ABEL BATES After they left, the house was vacant, obviously, and it's been used for a number of things. It was, I think, a stage stop at one time. Because this used to be the main road that came down through to bypass, bypasses it now.
TESS Abel Bates knows the ins and outs of this house. He’s the one who's been fixing the leaks, installing new windows and a heat pump. And Abel thinks that the inside of the house was torn out in the late 19th century when Nathaniel Hawthorne’s relative, who was a minister, decided to use the building as a meeting house.
ABEL BATES And then after that, again, it went vacant again. And it was in pretty much disrepair until the Hawthorne Association was formed in 1922.
[COMMOTION]
TESS Did you get that? The Hawthorne Association was formed in 1922. And community members like Abel and Tom has kept it going ever since with the help of Hawthorne lovers from around the world.
ABEL BATES We had a couple from England that's been here two or three times now, and they've been just very generous and very, I mean—this woman is a real nut on Hawthorne's life. We had a Japanese guy. Apparently, Hawthorne is very popular in Japan.

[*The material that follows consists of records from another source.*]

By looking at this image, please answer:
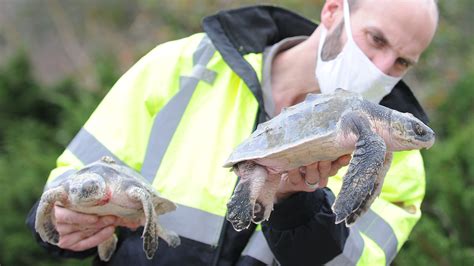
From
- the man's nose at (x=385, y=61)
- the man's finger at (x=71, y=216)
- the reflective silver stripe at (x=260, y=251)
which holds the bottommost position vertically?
the reflective silver stripe at (x=260, y=251)

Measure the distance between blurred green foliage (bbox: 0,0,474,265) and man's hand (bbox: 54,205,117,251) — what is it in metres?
2.03

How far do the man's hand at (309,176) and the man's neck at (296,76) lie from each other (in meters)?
0.63

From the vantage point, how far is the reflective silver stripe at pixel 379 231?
108 inches

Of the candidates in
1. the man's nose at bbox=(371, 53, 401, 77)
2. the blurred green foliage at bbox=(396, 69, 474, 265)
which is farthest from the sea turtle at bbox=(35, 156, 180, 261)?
the blurred green foliage at bbox=(396, 69, 474, 265)

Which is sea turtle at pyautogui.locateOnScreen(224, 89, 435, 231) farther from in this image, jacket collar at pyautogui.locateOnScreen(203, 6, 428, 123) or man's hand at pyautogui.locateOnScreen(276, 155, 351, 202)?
jacket collar at pyautogui.locateOnScreen(203, 6, 428, 123)

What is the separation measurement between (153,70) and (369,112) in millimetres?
1125

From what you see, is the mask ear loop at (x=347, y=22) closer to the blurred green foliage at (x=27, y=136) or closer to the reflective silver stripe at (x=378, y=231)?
the reflective silver stripe at (x=378, y=231)

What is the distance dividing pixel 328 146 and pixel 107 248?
1.07 m

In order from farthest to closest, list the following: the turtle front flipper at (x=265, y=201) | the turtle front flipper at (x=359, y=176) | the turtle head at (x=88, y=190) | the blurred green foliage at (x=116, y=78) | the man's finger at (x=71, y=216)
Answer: the blurred green foliage at (x=116, y=78) → the man's finger at (x=71, y=216) → the turtle head at (x=88, y=190) → the turtle front flipper at (x=265, y=201) → the turtle front flipper at (x=359, y=176)

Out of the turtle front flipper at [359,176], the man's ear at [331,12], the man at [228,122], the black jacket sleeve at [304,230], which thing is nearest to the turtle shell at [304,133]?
the turtle front flipper at [359,176]

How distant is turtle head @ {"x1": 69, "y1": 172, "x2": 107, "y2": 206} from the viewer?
231 centimetres

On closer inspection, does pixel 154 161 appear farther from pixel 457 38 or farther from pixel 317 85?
pixel 457 38

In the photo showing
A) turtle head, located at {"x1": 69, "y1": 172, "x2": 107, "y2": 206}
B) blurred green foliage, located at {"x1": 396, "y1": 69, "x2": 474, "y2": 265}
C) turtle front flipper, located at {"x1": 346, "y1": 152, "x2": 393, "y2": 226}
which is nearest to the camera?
turtle front flipper, located at {"x1": 346, "y1": 152, "x2": 393, "y2": 226}

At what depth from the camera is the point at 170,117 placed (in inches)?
110
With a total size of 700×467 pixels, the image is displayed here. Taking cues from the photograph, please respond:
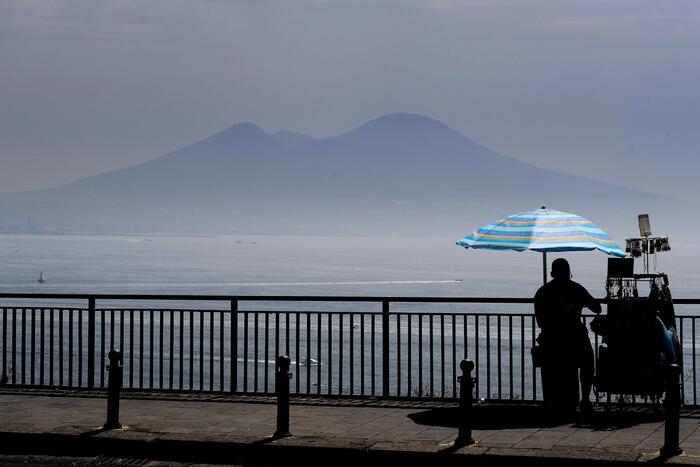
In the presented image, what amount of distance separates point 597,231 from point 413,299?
2101 millimetres

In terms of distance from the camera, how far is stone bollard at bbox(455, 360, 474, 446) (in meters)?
9.27

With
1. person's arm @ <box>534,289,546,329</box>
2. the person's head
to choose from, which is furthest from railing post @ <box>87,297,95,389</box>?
the person's head

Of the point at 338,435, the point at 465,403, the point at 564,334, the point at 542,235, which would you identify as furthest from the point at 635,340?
the point at 338,435

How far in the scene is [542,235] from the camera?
12.2 meters

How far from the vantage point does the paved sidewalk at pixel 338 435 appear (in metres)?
9.12

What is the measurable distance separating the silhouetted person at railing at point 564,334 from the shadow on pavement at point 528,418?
0.99 ft

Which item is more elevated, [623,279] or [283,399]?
[623,279]

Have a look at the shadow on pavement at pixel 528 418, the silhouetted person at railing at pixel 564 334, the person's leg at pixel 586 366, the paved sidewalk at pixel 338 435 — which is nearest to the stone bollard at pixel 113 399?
the paved sidewalk at pixel 338 435

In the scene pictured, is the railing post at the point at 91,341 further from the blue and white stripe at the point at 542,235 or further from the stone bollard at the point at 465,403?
the stone bollard at the point at 465,403

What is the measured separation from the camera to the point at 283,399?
9.80 meters

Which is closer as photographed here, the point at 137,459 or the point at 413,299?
the point at 137,459

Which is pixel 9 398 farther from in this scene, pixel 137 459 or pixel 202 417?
pixel 137 459

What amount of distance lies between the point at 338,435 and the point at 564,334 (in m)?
2.75

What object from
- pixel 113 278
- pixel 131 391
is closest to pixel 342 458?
pixel 131 391
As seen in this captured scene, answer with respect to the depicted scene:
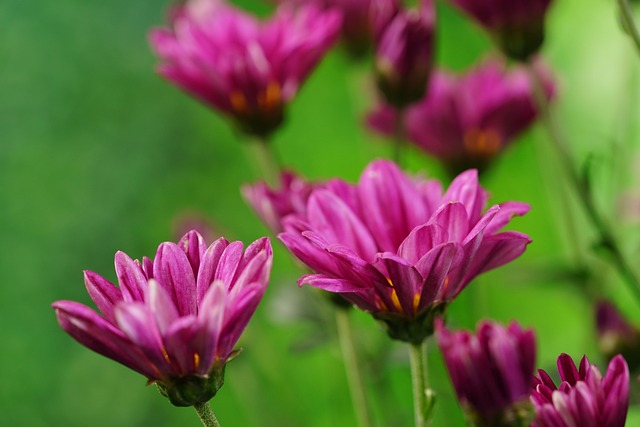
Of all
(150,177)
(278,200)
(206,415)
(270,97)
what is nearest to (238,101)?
(270,97)

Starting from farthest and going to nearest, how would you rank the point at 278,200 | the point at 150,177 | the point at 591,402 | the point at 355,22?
the point at 150,177 → the point at 355,22 → the point at 278,200 → the point at 591,402

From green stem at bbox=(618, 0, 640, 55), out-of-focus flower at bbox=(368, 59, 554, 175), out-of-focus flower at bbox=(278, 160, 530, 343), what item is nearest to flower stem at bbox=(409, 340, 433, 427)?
out-of-focus flower at bbox=(278, 160, 530, 343)

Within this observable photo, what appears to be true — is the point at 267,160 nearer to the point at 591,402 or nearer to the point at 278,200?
the point at 278,200

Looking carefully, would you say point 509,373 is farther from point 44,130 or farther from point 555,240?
point 44,130

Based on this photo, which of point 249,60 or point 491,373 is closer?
point 491,373

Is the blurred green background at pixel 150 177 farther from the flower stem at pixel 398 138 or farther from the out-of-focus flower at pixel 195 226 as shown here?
the flower stem at pixel 398 138
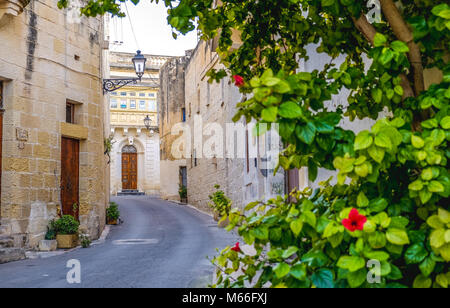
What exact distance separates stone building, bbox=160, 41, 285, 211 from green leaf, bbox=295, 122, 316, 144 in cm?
768

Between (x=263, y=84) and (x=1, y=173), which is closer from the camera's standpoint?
(x=263, y=84)

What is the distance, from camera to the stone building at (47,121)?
10.4 meters

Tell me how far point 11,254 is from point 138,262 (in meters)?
2.95

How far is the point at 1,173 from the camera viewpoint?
10.3 m

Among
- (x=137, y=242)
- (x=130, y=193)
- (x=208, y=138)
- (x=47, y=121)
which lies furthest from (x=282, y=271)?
(x=130, y=193)

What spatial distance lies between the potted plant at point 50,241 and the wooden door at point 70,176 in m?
0.94

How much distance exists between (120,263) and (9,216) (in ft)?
10.3

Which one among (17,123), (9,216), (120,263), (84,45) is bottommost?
(120,263)

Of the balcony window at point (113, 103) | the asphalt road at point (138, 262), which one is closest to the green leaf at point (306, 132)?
the asphalt road at point (138, 262)

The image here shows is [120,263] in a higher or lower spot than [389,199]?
lower

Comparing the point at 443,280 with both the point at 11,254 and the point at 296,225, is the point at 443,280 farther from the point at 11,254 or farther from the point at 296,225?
the point at 11,254

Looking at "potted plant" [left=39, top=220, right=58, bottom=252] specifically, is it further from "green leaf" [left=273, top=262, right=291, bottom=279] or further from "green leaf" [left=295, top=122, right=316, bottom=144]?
"green leaf" [left=295, top=122, right=316, bottom=144]

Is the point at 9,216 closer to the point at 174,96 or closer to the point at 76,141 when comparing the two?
the point at 76,141
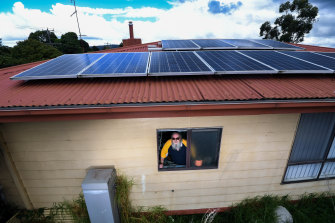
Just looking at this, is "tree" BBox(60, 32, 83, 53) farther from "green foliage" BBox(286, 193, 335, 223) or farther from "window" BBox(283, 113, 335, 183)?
"green foliage" BBox(286, 193, 335, 223)

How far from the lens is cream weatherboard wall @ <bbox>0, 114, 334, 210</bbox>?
3102mm

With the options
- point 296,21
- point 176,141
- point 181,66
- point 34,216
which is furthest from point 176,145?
point 296,21

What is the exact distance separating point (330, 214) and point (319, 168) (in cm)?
111

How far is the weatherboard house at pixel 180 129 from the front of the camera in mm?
2553

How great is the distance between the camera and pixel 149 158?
132 inches

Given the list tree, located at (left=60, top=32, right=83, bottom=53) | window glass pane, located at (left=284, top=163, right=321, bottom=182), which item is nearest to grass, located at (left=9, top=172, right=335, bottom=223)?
window glass pane, located at (left=284, top=163, right=321, bottom=182)

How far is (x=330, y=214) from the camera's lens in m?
3.69

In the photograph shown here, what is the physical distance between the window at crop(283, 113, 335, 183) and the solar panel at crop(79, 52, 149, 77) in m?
3.77

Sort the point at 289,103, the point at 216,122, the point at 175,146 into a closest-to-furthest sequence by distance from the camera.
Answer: the point at 289,103
the point at 216,122
the point at 175,146

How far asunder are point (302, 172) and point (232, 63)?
3.28m

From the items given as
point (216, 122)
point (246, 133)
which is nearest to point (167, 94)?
point (216, 122)

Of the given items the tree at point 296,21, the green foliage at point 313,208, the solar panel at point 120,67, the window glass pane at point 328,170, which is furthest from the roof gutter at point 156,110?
the tree at point 296,21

TESS Nathaniel Hawthorne has been very popular in the U.S., too, since his novel The Scarlet Letter was published in 1850. It was one of the first mass-printed books in the country, and 2,500 copies of it sold within the first ten days of it being in stores. A staggering amount at that time. It’s still taught in most U.S. highschools. And if you didn’t read it then, you might have heard it referenced in movies like Easy A with Emma Stone, or Crazy Stupid Love with…Emma Stone, again. The Emma Stone—Hawthorne connection could maybe be its own podcast episode? Anyway, it just goes to show how relevant his writing still is.
BROCK I was going to ask, because you both are so well informed, vested in stories about Hawthorne, but do you have favorite Hawthorne stories or novels or anything?
ABEL BATES You want me to be really honest?
BROCK Yes, I do.
ABEL BATES I haven't read very much of Hawthorne since I was in high school.
BROCK Did you read Scarlet Letter in high school?
ABEL BATES Of course. Everybody—
BROCK Yep.
ABEL BATES Obligatory reading.
TOM EWING I think that for me that's more interesting is the story of Nathaniel Hawthorne himself when he was here. I mean, there are really quite interesting little anecdotes about this sort of thing. I know he broke his leg at one point.
ABEL BATES Yeah, he was lame when he came up here.
TOM EWING Oh, was he—
ABEL BATES I don’t know. Some kind of issue with his leg. I don’t know exactly what it was, but I know that he had a cane, and—or crutch—and, at some point, I think the Raymond-Casco Historical Society has what they think is his crutch.
TOM EWING Is his crutch. Yeah, yeah. But then, you know, you go further on, when he— because he’s never really made much money, and he became very good friends with Franklin Pierce when they were at Bowdoin together. And Franklin Pierce made him a consul to the U.K., and I think that helped him along financially—I think actually Franklin Pierce helped him along financially in a lot of different ways. And, you know, like most of these artists, they aren’t noticed until they’re dead.
BROCK Until they’re dead. Yeah, writers all need benefactors. Yeah.
TOM EWING But, you know, his friends with—Longfellow was there. So it's kind of funny when you read all that history.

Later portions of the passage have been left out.